I’ve recently been reading Nigel Bovey‘s book ‘God, the Big Bang and Bunsen-Burning Issues‘. This collection of stories has reminded me that there are huge numbers of scientists who really want to make a difference with their work and haven’t kept their faith and their science in separate compartments. I could quote hundreds of people, but best to make a start with one…
Ghillean Prance (Professor Sir…) is a botanist with a long and distinguished career mainly revolving around the Amazon rainforest. He was one of the first people to highlight that it was bad to chop so much of the rainforest down and try to do a something about stopping the massacre. In his chapters in ‘God, the Big Bang…’, and Real Science Real Faith, Ghillean shows how holistic his approach was – he was thinking of the plants, the environment, and the people who lived in the rainforest, their beliefs and communities. He has certainly not been one to keep his roles in the Christian community and the scientific community separate.
As tropical deforestation has accelerated I have become progressively more active in ecological issues, and as a consequence also in creation theology and the Christian basis for environmental protection.
During my travels around Amazonian Brazil I have always looked for local churches and sought to link up with them and encourage their work in any way possible.

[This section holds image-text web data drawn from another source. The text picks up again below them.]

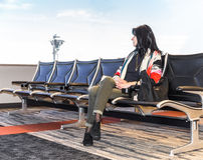 Mulher de negócio no aeroporto fotografia de stock royalty free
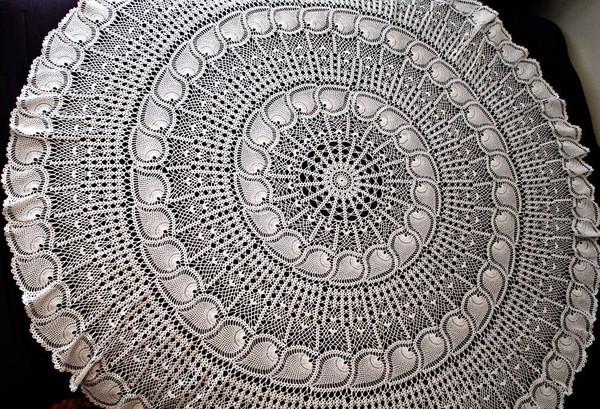 Красивая скатерть для круглого стола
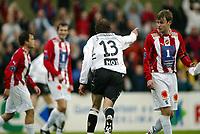 Fotball, 26. april 2003, Tippeligaen, Sogndal-Tromsø 3-1. Alexander Ødegaard, Sogndal, jubler mens Tromsø med blant annet Arne Vidar Moen fortviler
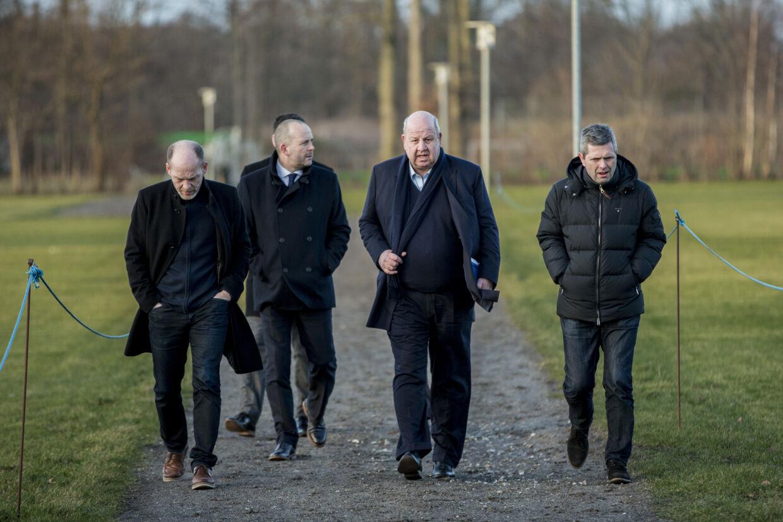 Aston Villas direktør Keith Wyness (nummer to fra højre) flankeret af Lyngbs nye direktør, Birger Jørgensen, ser på forholdene i Lyngby Boldklub.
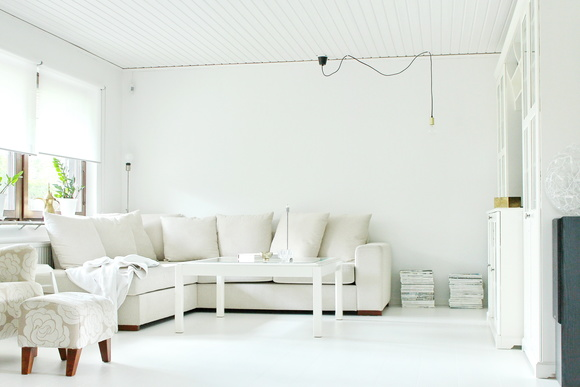 soffa,ljus soffa,glasbord,vitt golv,vitt golv parkett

I have seen excellent missionaries who have understood the needs and ways of local people. I have also seen mistakes. Back in the 1970s, I ran workshops and in 1993 I published a book called ‘Missionary Earthkeeping‘ to encourage people to learn the whole of what the Bible teaches about caring for God’s creation – care for the environment and care for individual tribes. Nowadays the approach is better, but that’s the message the West still needs to hear.
I was partularly intrigued by Ghillean’s description in Real Science Real Faith of ethnobotanists who spend a lot of their time with indigenous people. The temptation to embrace the animist beliefs that give such a deep sense of value for the environment is often strong. Ghillean had already experienced Jesus working in his life through the Holy Spirit, so his reaction was to learn selectively rather than embrace the whole package. So he started by using tree climbers rather than felling trees to collect specimens, and spent the rest of his career doing what he could to protect the rainforest. Ghillean also did what he could bring what he had learned to the rest of the church, and he is spending much of his retirement (if scientists ever retire…) helping the church to rediscover its earthkeeping roots.